Nissan GT-R Nismo review
Good stuff
Monster performance, sense of industrial toughness, huge character
Bad stuff
The Godzilla Power Ranger image won’t be to all tastes. Dated inside. Bit pricey.
Overview
What is it?
The new new new new new Nisan GT-R. By Nismo. It’s a whopping 12 years since the R35 GT-R barged onto the scene and single-handedly created a whole new generation of Japanese performance car fans. Twelve years! It predates every Tesla ever made.
In that time, Porsche has released a new 911 Turbo (the 997), facelifted it, killed it off, done a new 911 Turbo (the 991), facelifted it, killed that one off and is just about to reveal a new 911 Turbo (the 992).
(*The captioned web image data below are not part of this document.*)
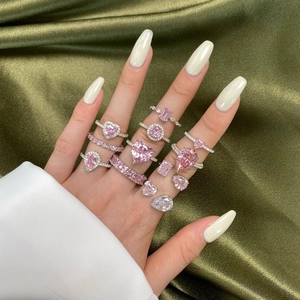 Detail of silver rings with pink teardrop and heart-shaped zircons on silk fabric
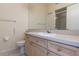 Classic-style bathroom features a vanity with lots of storage and a shower with a sliding glass door at 1126 Haley Ln, Dunedin, FL 34698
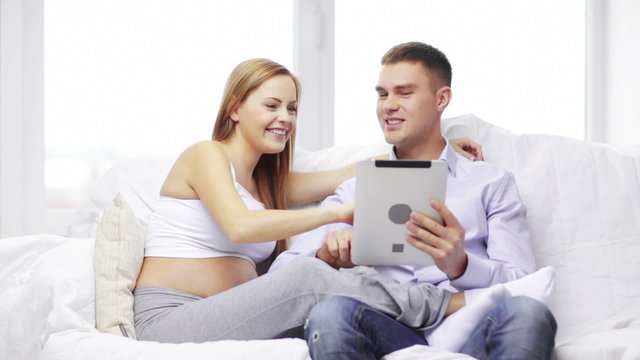 happy family looking with tablet pc computer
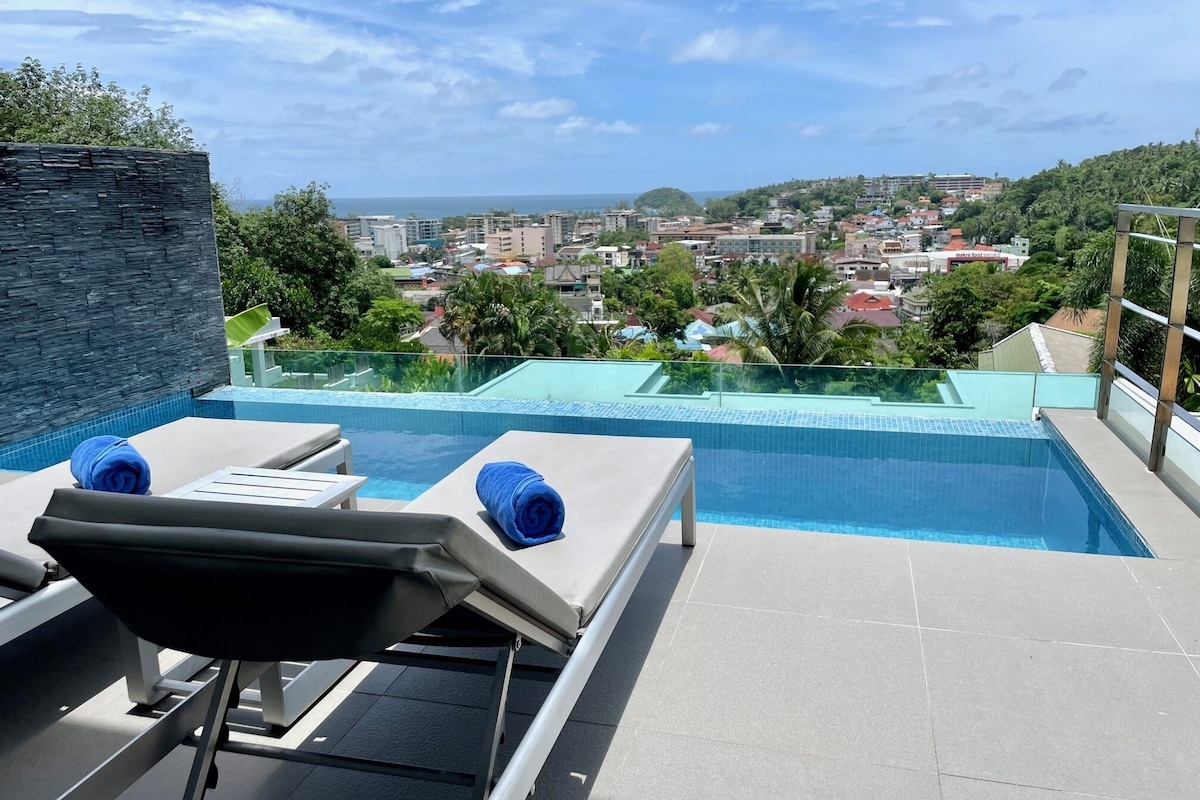 Une piscine à débordement située sur le toit, avec des chaises longues et un mur en pierre.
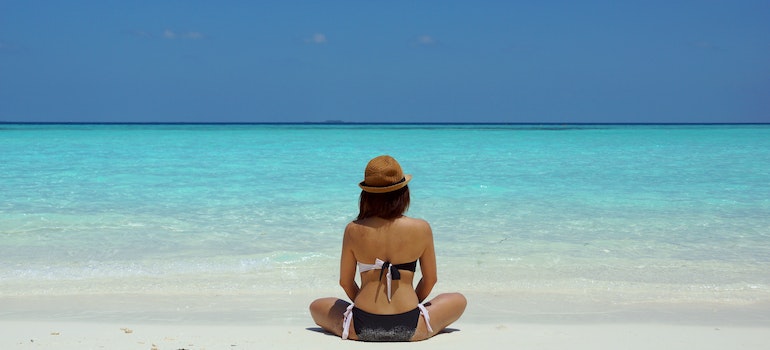 woman on the beach after moving to Florida in 2023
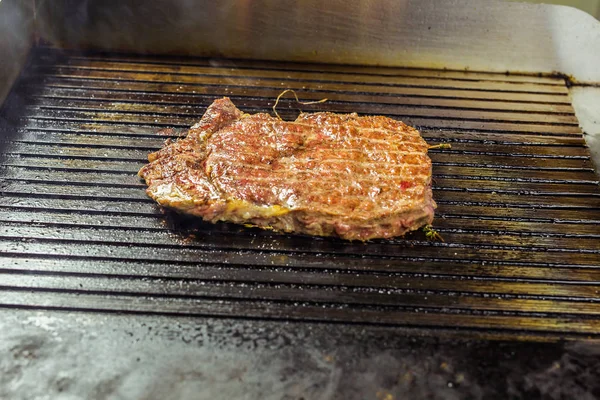 Closeup of a steak on grill — Stock Photo, Image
The GT-R is ancient. It’s a dinosaur. And yet, somehow, this old warhorse is till at the top of its game. It’s still a super-coupe benchmark, if you take your driving really, really seriously. Matching your racing overalls to your paintwork-seriously.
We’ve become used to model year updates for the GT-R, with tweaks to aero, styling, a bit more power and so on. And you’d have been forgiven for thinking that after Nissan celebrated 50 years of the GT-R name with the stunning / hideous, part-gold Italdesign GT-R50, that would have been the last hurrah for this generation of ‘Skyline’.
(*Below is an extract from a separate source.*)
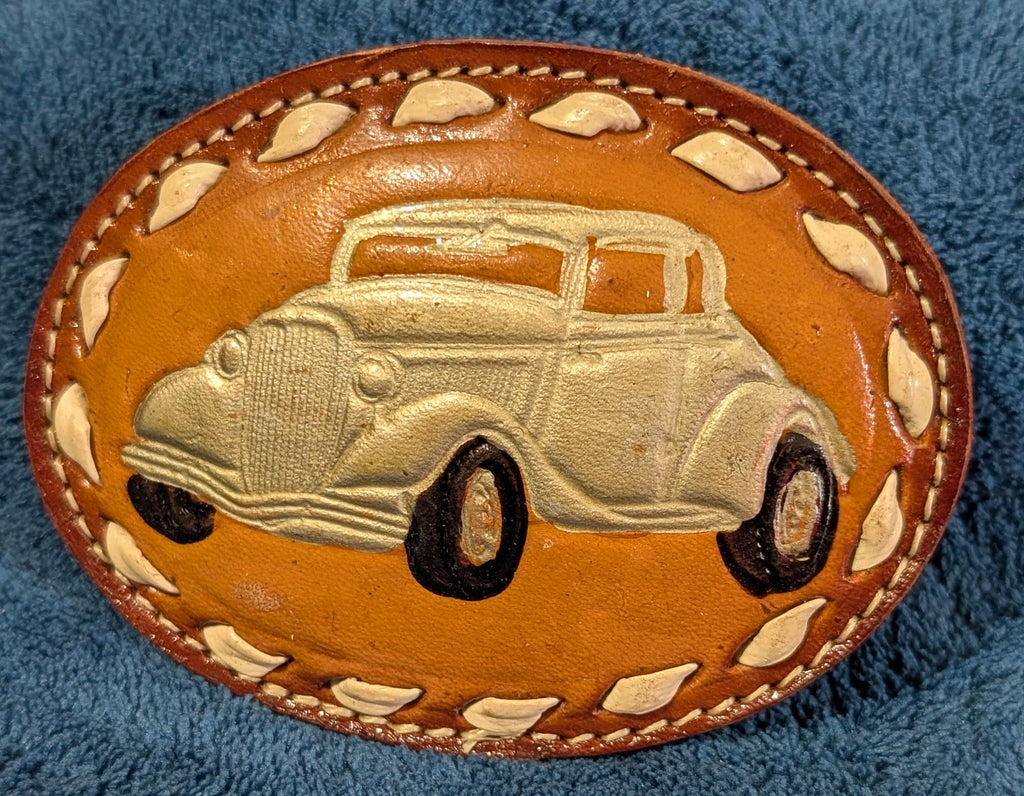 Leather belt buckle with vintage car design on a blue textured background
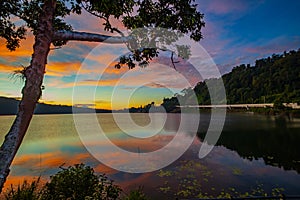 Sunrise landscape. Lake surrounded by mountains and hills. Colorful sky. Amazing water reflection. Nature background. Foreground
Not so. The hardcore, racecar-inspired GT-R Nismo has had a thorough going over for the 2020 model year, and here’s what’s what.
Chief among the upgrades are new turbochargers from the GT-R GT3 racer. They have one fewer vane than before, so they’re 14.5 per cent lighter and spool up faster 24 per cent faster. A new backplate stops exhaust gases leaking behind the turbo to improve the airflow rate. There’s no quoted increase in power, but the reduced turbo lag makes the car quicker through the gears. And that’s the tip of a nerdy iceberg.
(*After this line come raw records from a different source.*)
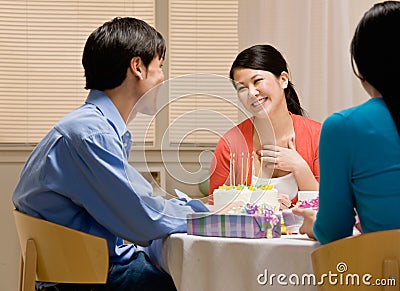 Woman thanking husband for birthday cake Stock Photo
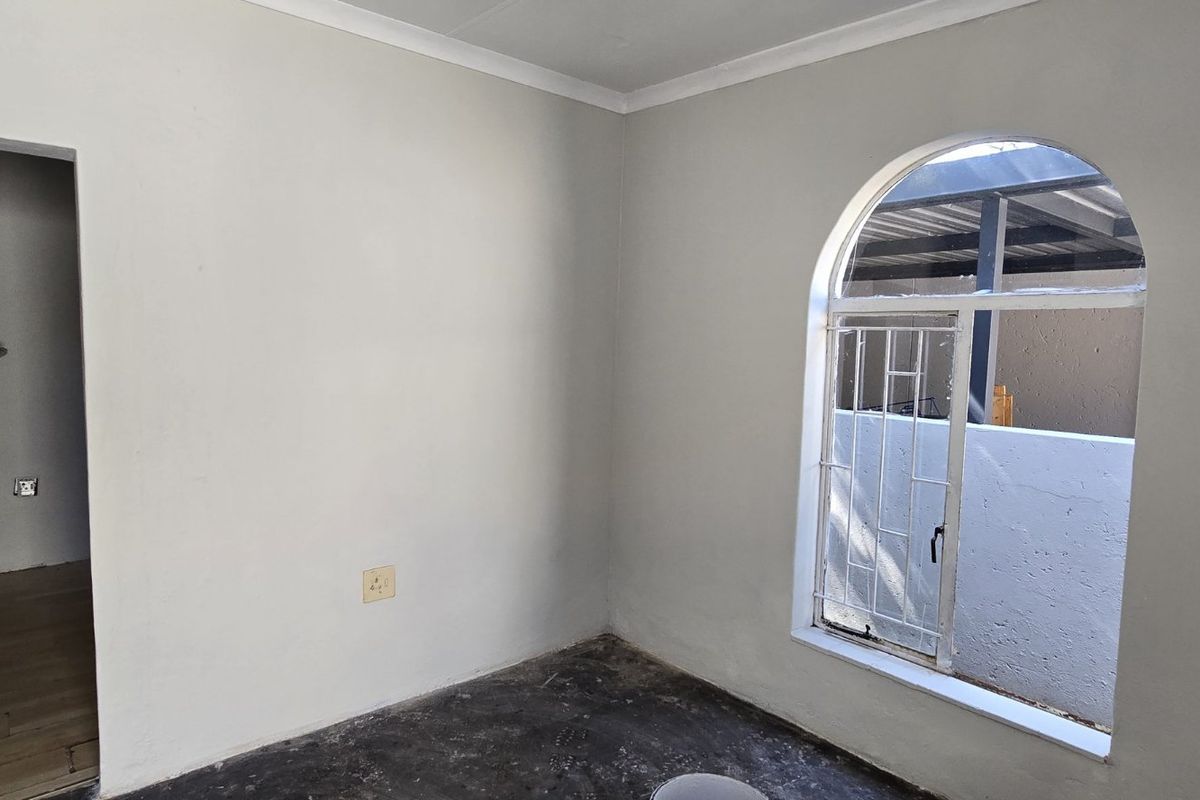 An empty bedroom featuring a distinctive arched window with security bars and an adjacent doorway leading to a secondary space.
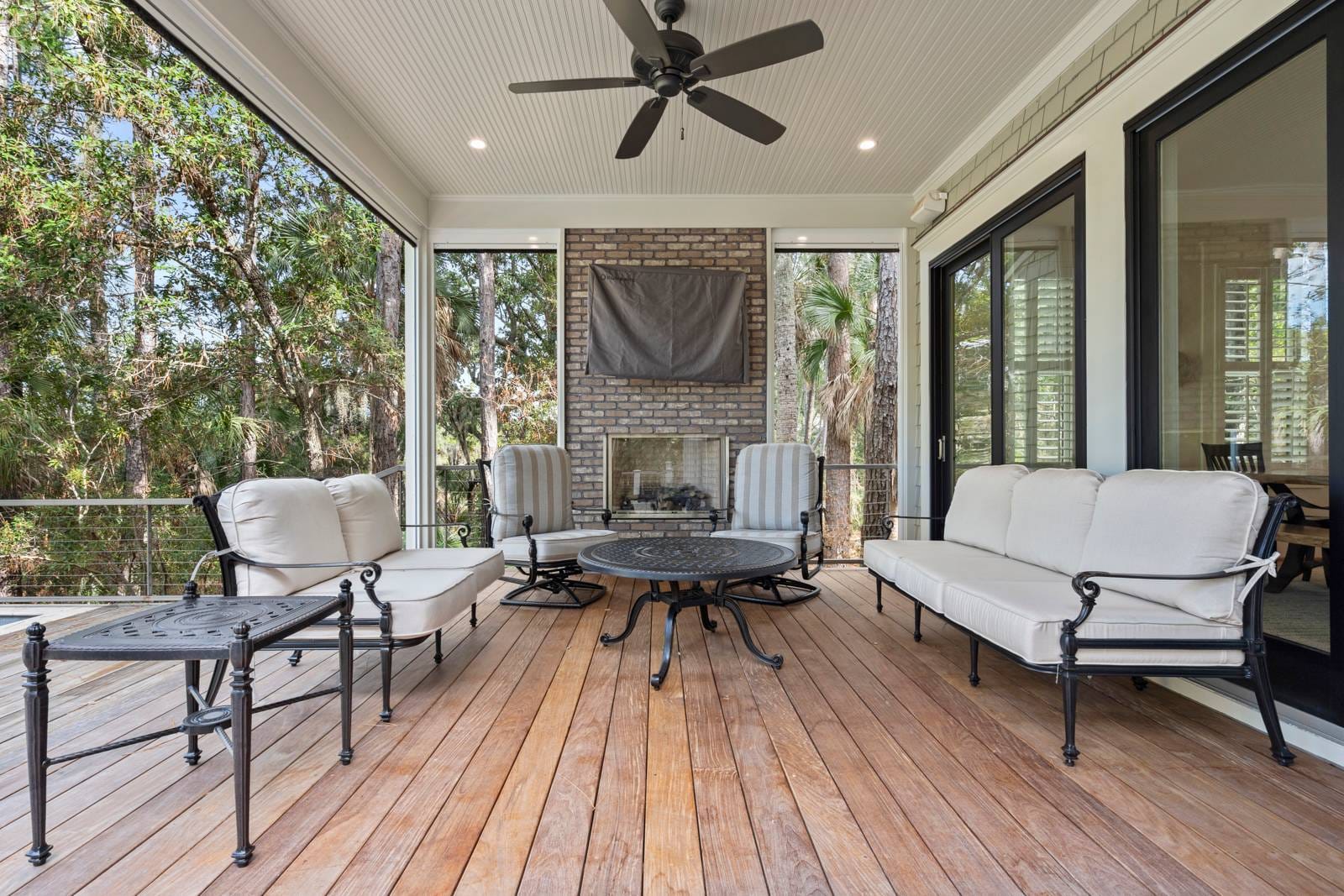 Outdoor patio with seating and fireplace.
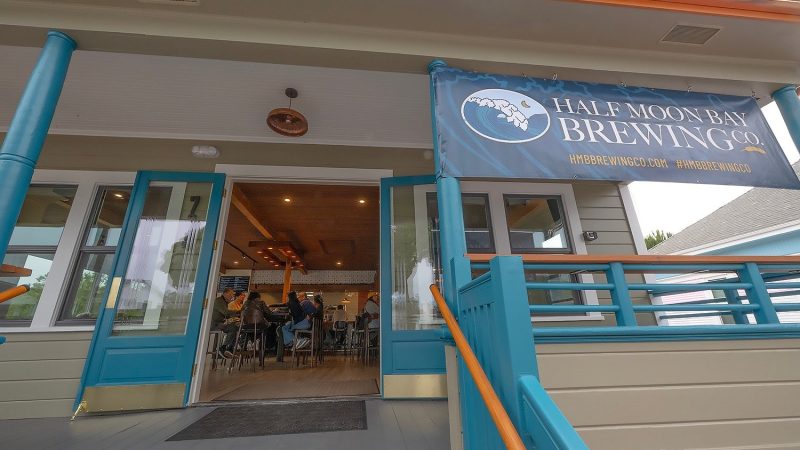 Entrance to Half Moon Bay Brewing Co. with open blue double doors, blue railings, and a banner displaying the brewery's name and website. Inside, people are seated at the bar.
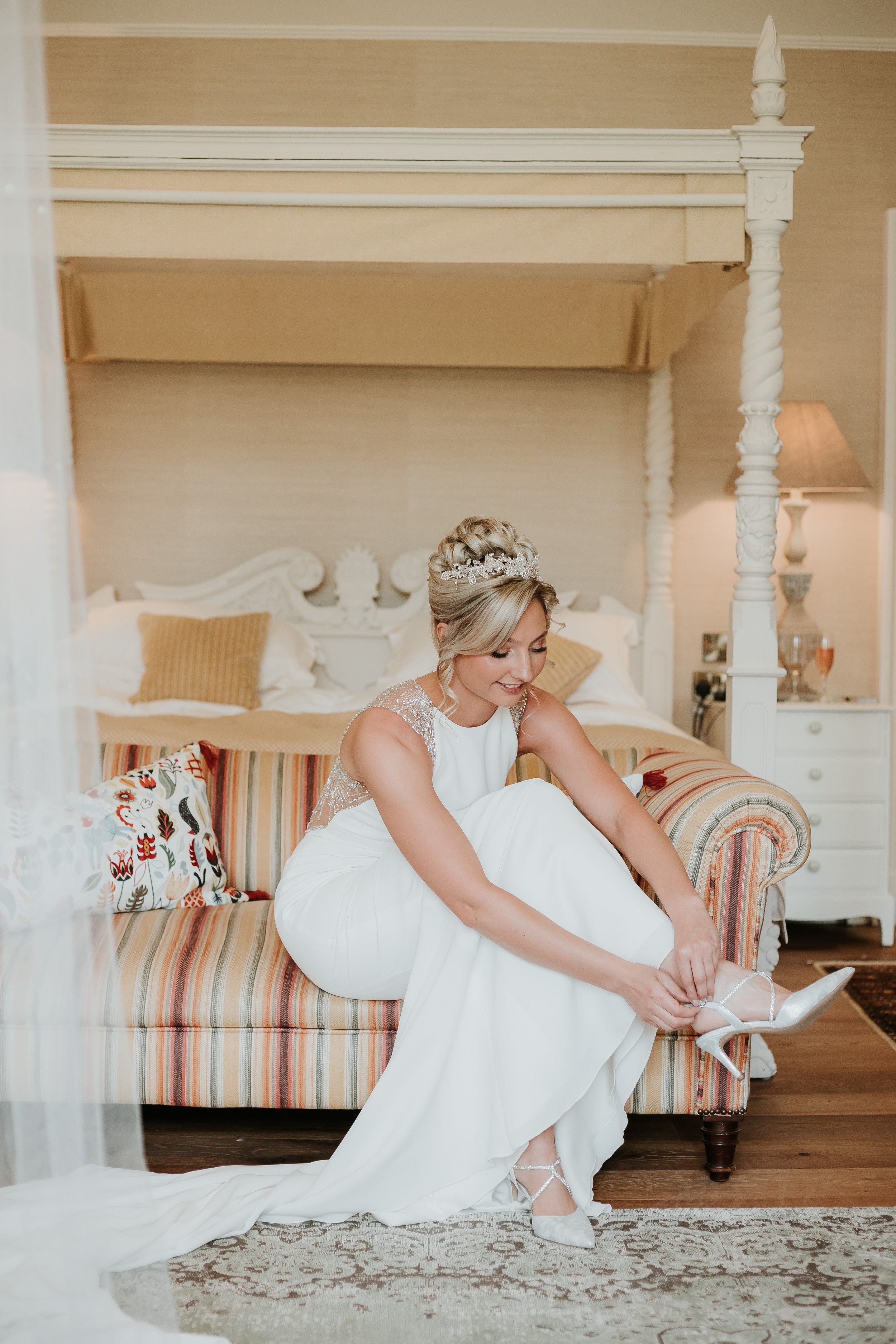 Bride sitting on a striped sofa, putting on her white high heels in a decorated room.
The 2020 Nismo GT-R has been fitted with 410mm front ceramic brakes – the biggest brakes ever fitted to a Japanese car, don’t-you-know. More to the point, this is the first production GT-R to get carbon-ceramic brakes as standard.
Porsche GT3 RS-style vents above the front wheels billow heat out of the engine bay and smooth airflow down the car’s flanks to make the rear wing more effective. More carbon fibre panels save 30kg in weight. The six-speed, twin-clutch gearbox’s R mode is more intelligent as an auto and shifts faster in manual mode.
Nissan has even gone to town on the tyres, which are wrapped in wheels now 100 grammes lighter than before. The tyres are a fresh compound and have one fewer groove in the fronts, to increase contact patch by a whole 11 per cent. The tyre’s also a tad more rounded, so when you’re cornering really hard, more rubber is pressed into contact with the road, to generate even more grip. Nissan has many graphs and charts to show you that proves this. Trust us.
Oh, and because the car’s a smidge lighter, and has more grip, Nissan’s had to retune the Bilstein suspension to account for the tweaks. The depth of engineering and sheer attention to detail in keeping an ageing heavyweight on its toes and swinging hard is just spectacular. Fabulously cool, if you’re a believer. Utterly futile, if you’re not. The GT-R remains one of Planet Car’s most divisive machines. But if you do get it, then there’s an awful lot to like about the fastest, more hardcore, most extreme and road-going GT-R yet...
Our choice from the range
What's the verdict?
Normally when a car company says ‘our car has no rivals’ we scoff and immediately think of five, because that’s usually wishful thinking from a car company who knows it doesn’t make the best car in its class. But with the GT-R Nismo, it genuinely is out there on its own.
There are other track special super-coupes, from Porsche, AMG, and others, but in having a front-engined layout with a well-appointed cabin and space for four, and four-wheel drive for all-weather dependability, the GT-R Nismo is a true outlier. A Jag F-Type SVR wouldn’t see which way it went. So is it perhaps closer to an E63 or M5? Tamura-san says the E63 is a great car, but not a benchmark, because it’s more of an everyday car with extreme performance added on, not a ground-up performance car.
The Nissan is rougher around the edges on first impression: it graunches and grinds and rumbles around town. But on a track, it morphs into a laser-guided weapon. And on the road, it’s so monstrously capable you can quite see why people get hold of one then immediately need to tune it. There’s a sense of ‘and where is the limit, exactly?’ to this extraordinary veteran’s superpower abilities.
Leave your 'it's only a Nissan’ prejudices at the door. The most sorted, most honed GT-R ever is a fantastic example of what can happen when engineers are left alone to tinker and perfect their art. You’d think that by now, it’d be diminishing returns, but back to back, the latest GT-R Nismo walks away from a three-year old version. That’s the pace of progress. It’s a GT-R, only more so, and the performance car world is a richer place for this gruff supercar-killer existing, and getting up the German aristocracy’s noses.